I laughed, and Mrs. Antolini yelled something in to me from the kitchen, but I couldn’t hear her. “What’d she say?” I asked Mr. Antolini.
“She said not to look at her when she comes in. She just arose from the sack. Have a cigarette. Are you smoking now?”
“Thanks,” I said. I took a cigarette from the box he offered me. “Just once in a while. I’m a moderate smoker.”
“I’ll bet you are,” he said. He gave me a light from this big lighter off the table. “So. You and Pencey are no longer one,” he said. He always said things that way. Sometimes it amused me a lot and sometimes it didn’t. He sort of did it a little bit too much. I don’t mean he wasn’t witty or anything—he was—but sometimes it gets on your nerves when somebody’s always saying things like “So you and Pencey are no longer one.” D.B. does it too much sometimes, too.
“What was the trouble?” Mr. Antolini asked me. “How’d you do in English? I’ll show you the door in short order if you flunked English, you little ace composition writer.”
“Oh, I passed English all right. It was mostly literature, though. I only wrote about two compositions the whole term,” I said. “I flunked Oral Expression, though. They had this course you had to take, Oral Expression. That I flunked.”
“Why?”
“Oh, I don’t know.” I didn’t feel much like going into It. I was still feeling sort of dizzy or something, and I had a helluva headache all of a sudden. I really did. But you could tell he was interested, so I told him a little bit about it. “It’s this course where each boy in class has to get up in class and make a speech. You know. Spontaneous and all. And if the boy digresses at all, you’re supposed to yell ‘Digression!’ at him as fast as you can. It just about drove me crazy. I got an F in it.”
“Why?”
“Oh, I don’t know. That digression business got on my nerves. I don’t know. The trouble with me
is, I like it when somebody digresses. It’s more interesting and all.”

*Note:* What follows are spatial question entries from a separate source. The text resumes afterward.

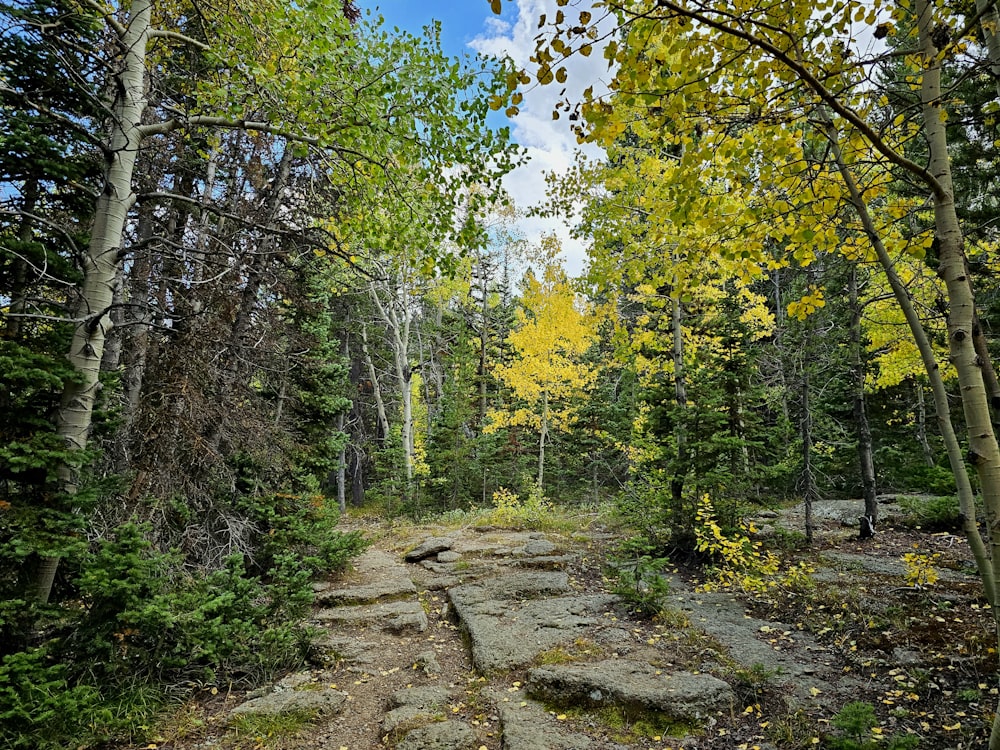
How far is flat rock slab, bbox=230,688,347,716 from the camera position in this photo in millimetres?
3713

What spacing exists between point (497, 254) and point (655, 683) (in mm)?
19160

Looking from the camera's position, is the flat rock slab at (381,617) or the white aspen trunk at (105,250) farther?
the flat rock slab at (381,617)

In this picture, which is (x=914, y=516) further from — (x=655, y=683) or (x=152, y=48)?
(x=152, y=48)

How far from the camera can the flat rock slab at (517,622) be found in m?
4.69

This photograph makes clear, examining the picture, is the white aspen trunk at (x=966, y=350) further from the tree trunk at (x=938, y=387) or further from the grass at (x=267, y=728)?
the grass at (x=267, y=728)

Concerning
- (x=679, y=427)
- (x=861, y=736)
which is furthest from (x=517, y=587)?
(x=861, y=736)

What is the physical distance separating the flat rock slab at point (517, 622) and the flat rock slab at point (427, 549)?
219cm

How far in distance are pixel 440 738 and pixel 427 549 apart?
219 inches

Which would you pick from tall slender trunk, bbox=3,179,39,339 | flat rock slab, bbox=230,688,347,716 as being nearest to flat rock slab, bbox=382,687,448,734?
flat rock slab, bbox=230,688,347,716

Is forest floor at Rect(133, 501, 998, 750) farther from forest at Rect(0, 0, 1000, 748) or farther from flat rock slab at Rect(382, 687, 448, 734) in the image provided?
forest at Rect(0, 0, 1000, 748)

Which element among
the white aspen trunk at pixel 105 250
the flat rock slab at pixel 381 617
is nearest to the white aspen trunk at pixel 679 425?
the flat rock slab at pixel 381 617

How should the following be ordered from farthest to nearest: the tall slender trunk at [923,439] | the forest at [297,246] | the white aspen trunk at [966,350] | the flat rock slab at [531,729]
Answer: the tall slender trunk at [923,439], the flat rock slab at [531,729], the forest at [297,246], the white aspen trunk at [966,350]

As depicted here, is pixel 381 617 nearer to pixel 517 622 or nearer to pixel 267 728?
pixel 517 622

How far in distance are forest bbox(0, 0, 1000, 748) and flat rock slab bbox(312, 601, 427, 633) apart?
89cm
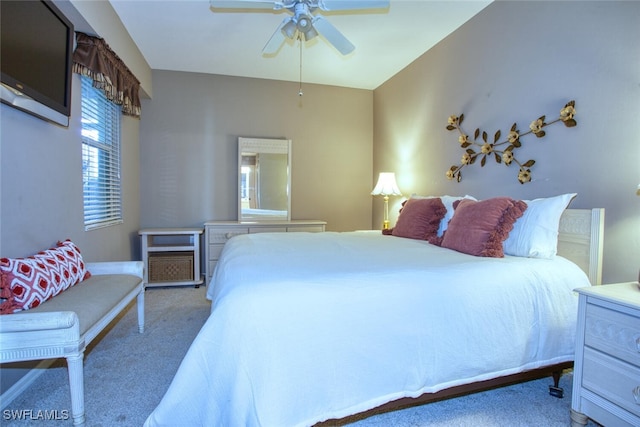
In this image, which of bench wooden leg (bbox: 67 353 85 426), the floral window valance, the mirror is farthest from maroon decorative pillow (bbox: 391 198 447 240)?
the floral window valance

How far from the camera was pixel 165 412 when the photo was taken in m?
1.15

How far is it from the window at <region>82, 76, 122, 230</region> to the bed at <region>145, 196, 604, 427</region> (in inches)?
69.8

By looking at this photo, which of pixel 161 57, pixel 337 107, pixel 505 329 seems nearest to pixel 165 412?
pixel 505 329

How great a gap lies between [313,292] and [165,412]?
2.32 feet

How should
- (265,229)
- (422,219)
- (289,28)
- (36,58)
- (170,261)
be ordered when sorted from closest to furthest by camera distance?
(36,58)
(289,28)
(422,219)
(170,261)
(265,229)

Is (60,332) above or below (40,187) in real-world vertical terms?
below

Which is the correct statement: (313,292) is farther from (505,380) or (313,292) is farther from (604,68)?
(604,68)

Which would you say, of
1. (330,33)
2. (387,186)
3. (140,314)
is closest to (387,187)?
(387,186)

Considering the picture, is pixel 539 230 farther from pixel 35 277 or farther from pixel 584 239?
pixel 35 277

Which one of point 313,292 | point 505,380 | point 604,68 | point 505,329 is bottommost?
point 505,380

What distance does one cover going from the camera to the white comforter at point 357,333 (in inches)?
46.4

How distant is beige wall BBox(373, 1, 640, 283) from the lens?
5.73 feet

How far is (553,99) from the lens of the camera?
2123 millimetres

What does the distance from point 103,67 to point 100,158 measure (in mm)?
882
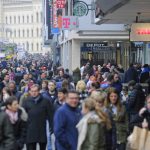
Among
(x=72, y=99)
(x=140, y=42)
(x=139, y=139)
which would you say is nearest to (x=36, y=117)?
(x=72, y=99)

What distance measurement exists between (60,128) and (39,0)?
520 feet

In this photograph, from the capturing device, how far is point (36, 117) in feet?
36.9

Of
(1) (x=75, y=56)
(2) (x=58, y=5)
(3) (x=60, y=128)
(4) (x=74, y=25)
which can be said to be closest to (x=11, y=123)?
(3) (x=60, y=128)

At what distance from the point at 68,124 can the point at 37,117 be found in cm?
204

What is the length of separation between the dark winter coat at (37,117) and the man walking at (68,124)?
1.93m

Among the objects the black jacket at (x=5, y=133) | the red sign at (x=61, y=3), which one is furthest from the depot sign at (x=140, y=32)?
the red sign at (x=61, y=3)

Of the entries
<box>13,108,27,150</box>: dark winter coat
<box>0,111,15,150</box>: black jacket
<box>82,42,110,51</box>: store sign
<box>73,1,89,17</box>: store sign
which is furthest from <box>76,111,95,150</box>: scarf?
<box>82,42,110,51</box>: store sign

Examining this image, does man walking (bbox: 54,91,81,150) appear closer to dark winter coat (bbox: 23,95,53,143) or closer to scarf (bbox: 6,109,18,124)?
scarf (bbox: 6,109,18,124)

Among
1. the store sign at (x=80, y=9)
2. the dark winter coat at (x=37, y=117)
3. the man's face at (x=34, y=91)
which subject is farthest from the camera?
the store sign at (x=80, y=9)

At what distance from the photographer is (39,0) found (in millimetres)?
166250

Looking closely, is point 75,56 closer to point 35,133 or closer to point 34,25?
point 35,133

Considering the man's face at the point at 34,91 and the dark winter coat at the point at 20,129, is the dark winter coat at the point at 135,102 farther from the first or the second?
the dark winter coat at the point at 20,129

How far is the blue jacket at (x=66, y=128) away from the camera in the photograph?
361 inches

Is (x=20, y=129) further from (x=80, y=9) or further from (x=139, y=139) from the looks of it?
(x=80, y=9)
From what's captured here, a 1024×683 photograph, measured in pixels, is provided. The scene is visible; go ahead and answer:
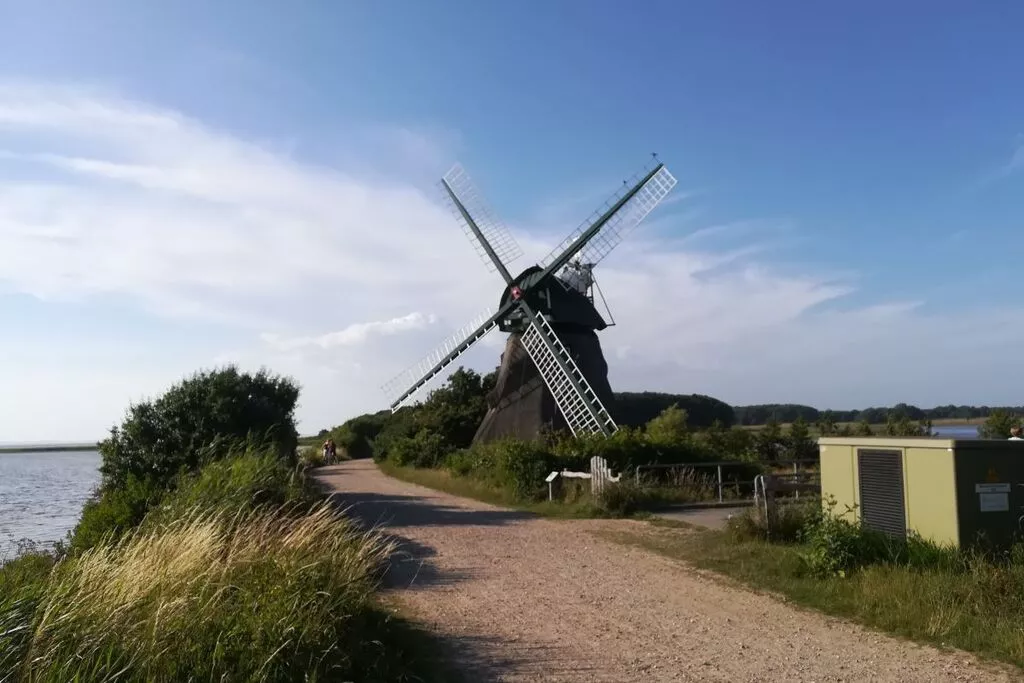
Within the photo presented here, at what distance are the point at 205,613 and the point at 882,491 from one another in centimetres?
794

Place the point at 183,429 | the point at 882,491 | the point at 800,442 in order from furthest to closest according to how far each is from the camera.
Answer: the point at 800,442
the point at 183,429
the point at 882,491

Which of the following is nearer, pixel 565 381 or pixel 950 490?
pixel 950 490

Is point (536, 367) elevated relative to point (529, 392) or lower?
elevated

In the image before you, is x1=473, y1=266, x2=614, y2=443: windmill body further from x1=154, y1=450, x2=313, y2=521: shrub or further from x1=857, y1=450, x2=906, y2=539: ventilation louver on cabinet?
x1=857, y1=450, x2=906, y2=539: ventilation louver on cabinet

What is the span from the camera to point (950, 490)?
8781mm

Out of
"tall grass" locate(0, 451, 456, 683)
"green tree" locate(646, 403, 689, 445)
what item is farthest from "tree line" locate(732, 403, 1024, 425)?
"tall grass" locate(0, 451, 456, 683)

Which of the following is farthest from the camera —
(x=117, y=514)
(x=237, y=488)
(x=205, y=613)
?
(x=117, y=514)

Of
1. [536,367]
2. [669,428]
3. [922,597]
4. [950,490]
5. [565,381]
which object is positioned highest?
[536,367]

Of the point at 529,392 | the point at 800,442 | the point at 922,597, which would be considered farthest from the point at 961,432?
the point at 922,597

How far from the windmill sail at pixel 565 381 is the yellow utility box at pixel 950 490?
16851 mm

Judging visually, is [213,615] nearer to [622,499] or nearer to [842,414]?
[622,499]

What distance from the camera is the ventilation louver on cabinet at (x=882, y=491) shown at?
9555 millimetres

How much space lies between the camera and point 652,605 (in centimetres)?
859

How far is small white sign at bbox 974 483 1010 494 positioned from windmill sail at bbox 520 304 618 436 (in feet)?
58.4
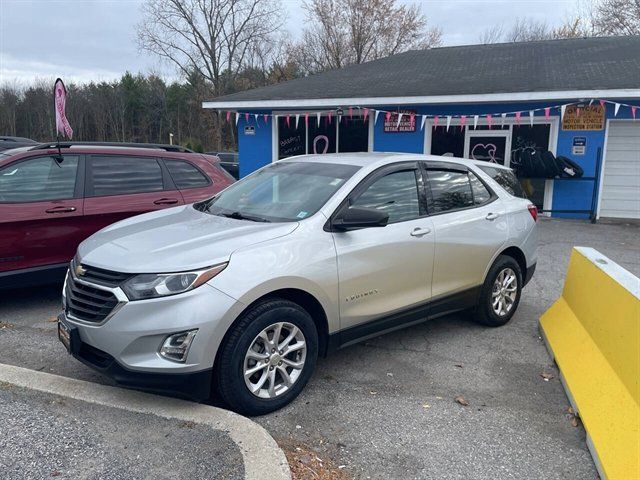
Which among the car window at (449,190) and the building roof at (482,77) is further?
the building roof at (482,77)

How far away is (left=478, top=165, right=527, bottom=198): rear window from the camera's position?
5352 mm

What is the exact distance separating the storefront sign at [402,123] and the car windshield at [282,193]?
9.55m

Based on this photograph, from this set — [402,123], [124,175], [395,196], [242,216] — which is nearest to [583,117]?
[402,123]

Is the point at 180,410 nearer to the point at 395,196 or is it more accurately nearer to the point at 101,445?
the point at 101,445

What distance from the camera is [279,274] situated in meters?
3.22

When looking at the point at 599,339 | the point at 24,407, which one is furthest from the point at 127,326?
the point at 599,339

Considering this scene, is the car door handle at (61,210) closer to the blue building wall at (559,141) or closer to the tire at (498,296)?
the tire at (498,296)

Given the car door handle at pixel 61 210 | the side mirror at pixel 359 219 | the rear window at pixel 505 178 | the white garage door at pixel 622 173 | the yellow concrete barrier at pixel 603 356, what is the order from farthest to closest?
1. the white garage door at pixel 622 173
2. the rear window at pixel 505 178
3. the car door handle at pixel 61 210
4. the side mirror at pixel 359 219
5. the yellow concrete barrier at pixel 603 356

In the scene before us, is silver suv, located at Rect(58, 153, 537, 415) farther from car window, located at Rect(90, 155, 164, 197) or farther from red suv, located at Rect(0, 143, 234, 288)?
car window, located at Rect(90, 155, 164, 197)

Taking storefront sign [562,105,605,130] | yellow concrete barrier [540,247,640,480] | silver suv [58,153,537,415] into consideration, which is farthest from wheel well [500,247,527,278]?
storefront sign [562,105,605,130]

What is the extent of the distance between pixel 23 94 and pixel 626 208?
4730 cm

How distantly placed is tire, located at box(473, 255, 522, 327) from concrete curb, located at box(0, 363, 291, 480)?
2802mm

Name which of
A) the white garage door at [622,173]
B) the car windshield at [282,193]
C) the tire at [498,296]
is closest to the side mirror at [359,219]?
the car windshield at [282,193]

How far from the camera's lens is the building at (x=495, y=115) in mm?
12055
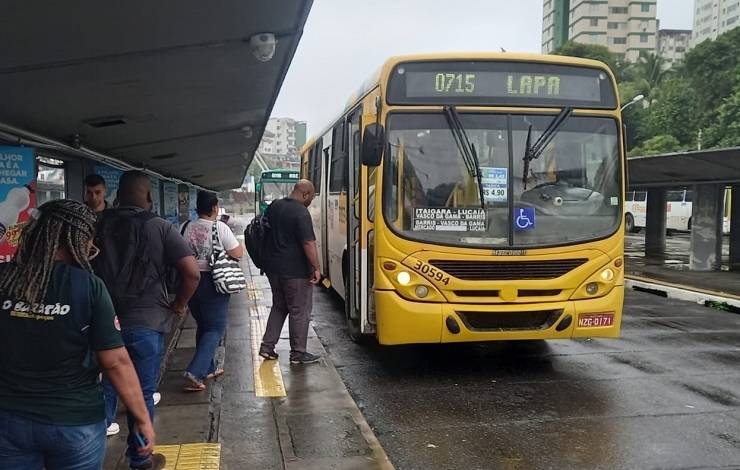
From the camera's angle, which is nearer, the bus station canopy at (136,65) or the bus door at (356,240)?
the bus station canopy at (136,65)

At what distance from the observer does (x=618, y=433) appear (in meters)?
4.90

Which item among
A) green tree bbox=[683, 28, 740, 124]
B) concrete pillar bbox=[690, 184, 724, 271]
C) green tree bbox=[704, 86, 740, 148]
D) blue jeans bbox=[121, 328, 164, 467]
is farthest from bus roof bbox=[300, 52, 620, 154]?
green tree bbox=[683, 28, 740, 124]

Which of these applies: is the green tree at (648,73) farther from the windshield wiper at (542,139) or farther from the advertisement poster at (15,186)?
the advertisement poster at (15,186)

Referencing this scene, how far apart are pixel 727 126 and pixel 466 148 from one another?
150 feet

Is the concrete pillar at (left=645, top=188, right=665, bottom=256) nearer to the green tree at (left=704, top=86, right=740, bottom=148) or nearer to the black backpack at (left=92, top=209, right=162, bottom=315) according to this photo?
the black backpack at (left=92, top=209, right=162, bottom=315)

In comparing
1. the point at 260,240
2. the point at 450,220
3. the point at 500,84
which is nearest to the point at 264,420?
the point at 260,240

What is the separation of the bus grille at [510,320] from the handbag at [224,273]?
2.08 meters

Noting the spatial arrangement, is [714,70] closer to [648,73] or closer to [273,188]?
[648,73]

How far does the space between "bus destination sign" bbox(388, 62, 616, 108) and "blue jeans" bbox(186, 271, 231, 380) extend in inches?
96.8

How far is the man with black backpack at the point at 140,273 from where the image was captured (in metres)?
3.79

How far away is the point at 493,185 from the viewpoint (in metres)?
6.17

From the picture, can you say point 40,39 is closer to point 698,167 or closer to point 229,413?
point 229,413

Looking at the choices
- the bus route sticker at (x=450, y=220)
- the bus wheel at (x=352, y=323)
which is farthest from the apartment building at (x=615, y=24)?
the bus route sticker at (x=450, y=220)

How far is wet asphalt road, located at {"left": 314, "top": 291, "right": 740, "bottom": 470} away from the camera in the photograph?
4.52 meters
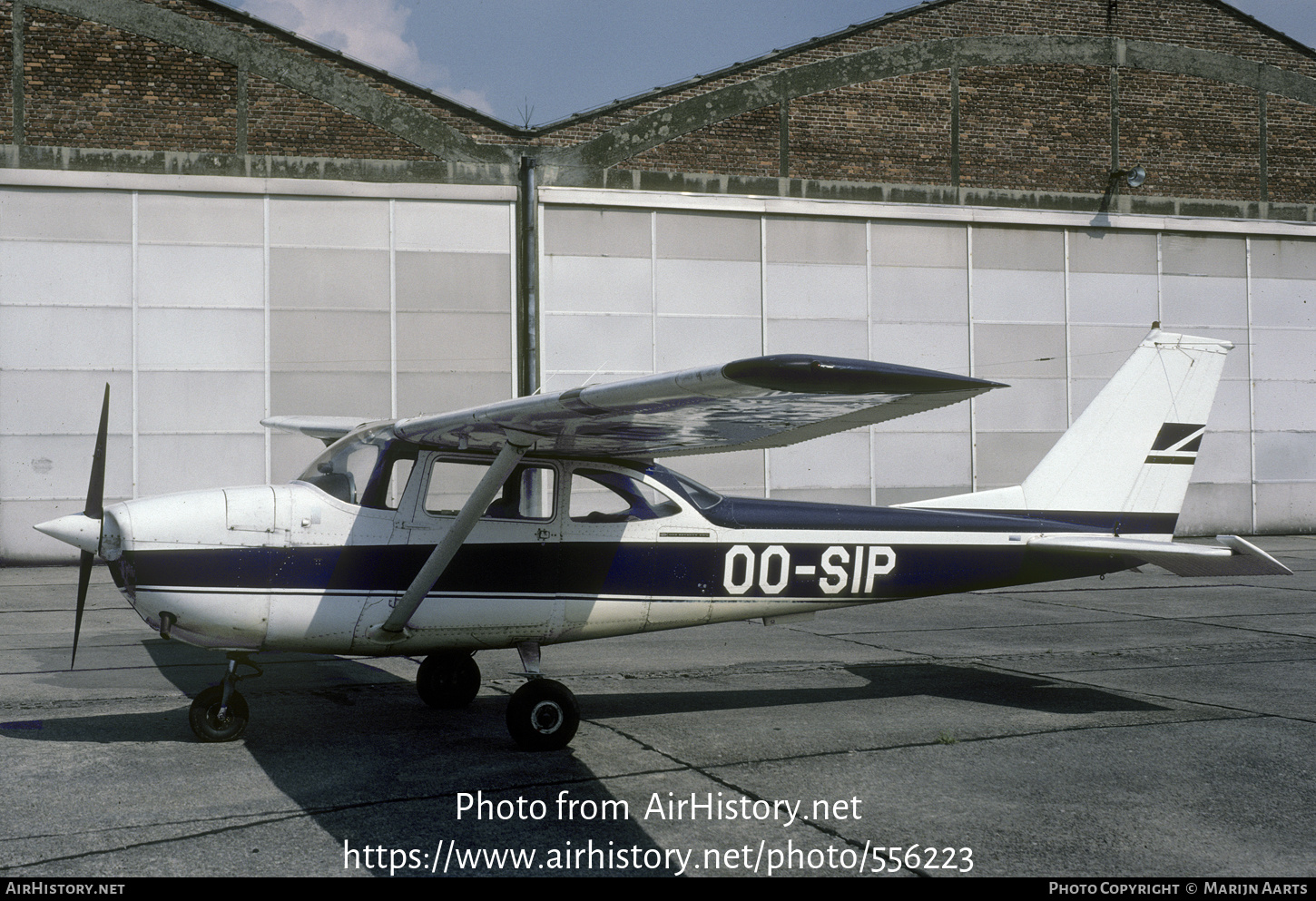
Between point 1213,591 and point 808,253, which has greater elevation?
point 808,253

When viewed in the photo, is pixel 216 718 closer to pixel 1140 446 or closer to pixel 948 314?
pixel 1140 446

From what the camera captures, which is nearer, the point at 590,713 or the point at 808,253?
the point at 590,713

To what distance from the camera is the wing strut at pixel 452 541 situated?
20.5 feet

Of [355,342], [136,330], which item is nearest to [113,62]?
[136,330]

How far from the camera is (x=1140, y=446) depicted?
822cm

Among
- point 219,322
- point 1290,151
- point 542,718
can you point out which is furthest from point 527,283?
point 1290,151

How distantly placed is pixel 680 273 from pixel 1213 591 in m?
9.73

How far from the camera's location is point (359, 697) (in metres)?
7.71

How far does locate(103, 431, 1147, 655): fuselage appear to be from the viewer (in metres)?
6.11

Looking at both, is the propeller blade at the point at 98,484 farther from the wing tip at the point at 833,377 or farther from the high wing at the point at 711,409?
the wing tip at the point at 833,377

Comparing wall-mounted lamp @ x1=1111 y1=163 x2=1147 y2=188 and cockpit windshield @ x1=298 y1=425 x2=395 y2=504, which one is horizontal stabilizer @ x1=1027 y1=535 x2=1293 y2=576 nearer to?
cockpit windshield @ x1=298 y1=425 x2=395 y2=504

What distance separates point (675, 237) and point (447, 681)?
12.7 m

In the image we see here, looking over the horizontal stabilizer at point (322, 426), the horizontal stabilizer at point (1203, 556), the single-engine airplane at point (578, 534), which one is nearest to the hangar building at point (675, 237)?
the horizontal stabilizer at point (322, 426)

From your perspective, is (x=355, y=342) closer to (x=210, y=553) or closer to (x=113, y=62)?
(x=113, y=62)
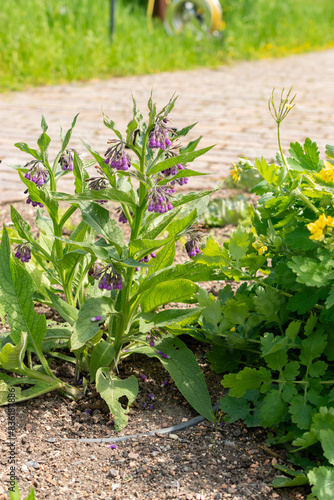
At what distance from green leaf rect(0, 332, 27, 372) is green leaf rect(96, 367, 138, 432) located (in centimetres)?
29

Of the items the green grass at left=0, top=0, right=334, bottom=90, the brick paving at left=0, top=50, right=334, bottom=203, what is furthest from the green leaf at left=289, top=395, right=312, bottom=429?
the green grass at left=0, top=0, right=334, bottom=90

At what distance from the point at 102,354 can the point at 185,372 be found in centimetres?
32

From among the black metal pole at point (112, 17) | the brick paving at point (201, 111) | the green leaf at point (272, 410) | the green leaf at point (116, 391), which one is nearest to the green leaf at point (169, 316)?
the green leaf at point (116, 391)

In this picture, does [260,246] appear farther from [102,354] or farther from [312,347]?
[102,354]

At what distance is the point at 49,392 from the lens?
2.38 metres

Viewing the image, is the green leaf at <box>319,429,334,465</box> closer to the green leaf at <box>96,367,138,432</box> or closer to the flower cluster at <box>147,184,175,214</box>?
the green leaf at <box>96,367,138,432</box>

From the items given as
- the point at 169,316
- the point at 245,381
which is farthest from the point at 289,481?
the point at 169,316

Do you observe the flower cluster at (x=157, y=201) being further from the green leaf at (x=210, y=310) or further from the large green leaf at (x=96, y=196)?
the green leaf at (x=210, y=310)

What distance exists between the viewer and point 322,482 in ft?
5.78

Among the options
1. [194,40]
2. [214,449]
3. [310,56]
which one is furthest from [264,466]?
[310,56]

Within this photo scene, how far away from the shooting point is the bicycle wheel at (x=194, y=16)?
11.2 meters

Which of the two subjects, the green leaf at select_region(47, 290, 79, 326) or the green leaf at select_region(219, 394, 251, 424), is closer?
the green leaf at select_region(219, 394, 251, 424)

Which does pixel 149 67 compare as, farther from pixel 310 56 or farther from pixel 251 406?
pixel 251 406

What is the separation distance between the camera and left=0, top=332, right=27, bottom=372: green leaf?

“You don’t care to have somebody stick to the point when he tells you something?”
“Oh, sure! I like somebody to stick to the point and all. But I don’t like them to stick too much to the point. I don’t know. I guess I don’t like it when somebody sticks to the point all the time. The boys that got the best marks in Oral Expression were the ones that stuck to the point all the time—I admit it. But there was this one boy, Richard Kinsella. He didn’t stick to the point too much, and they were always yelling ‘Digression!’ at him. It was terrible, because in the first place, he was a very nervous guy—I mean he was a very nervous guy—and his lips were always shaking whenever it was his time to make a speech, and you could hardly hear him if you were sitting way in the back of the room. When his lips sort of quit shaking a little bit, though, I liked his speeches better than anybody else’s. He practically flunked the course, though, too. He got a D plus because they kept yelling ‘Digression!’ at him all the time. For instance, he made this speech about this farm his father bought in Vermont. They kept yelling ‘Digression!’ at him the whole time he was making it, and this teacher, Mr. Vinson, gave him an F on it because he hadn’t told what kind of animals and vegetables and stuff grew on the farm and all. What he did was, Richard Kinsella, he’d start telling you all about that stuff—then all of a sudden he’d start telling you about this letter his mother got from his uncle, and how his uncle got polio and all when he was forty-two years old, and how he wouldn’t let anybody come to see him in the hospital because he didn’t want anybody to see him with a brace on. It didn’t have much to do with the farm—I admit it—but it was nice. It’s nice when somebody tells you about their uncle. Especially when they start out telling you about their father’s farm and then all of a sudden get more interested in their uncle. I mean it’s dirty to keep yelling ‘Digression!’ at him when he’s all nice and excited. I don’t know. It’s hard to explain.” I didn’t feel too much like trying, either. For one thing, I had this terrific headache all of a sudden. I wished to God old Mrs. Antolini would come in with the coffee. That’s something that annoys hell out of me—I mean if somebody says the coffee’s all ready and it isn’t.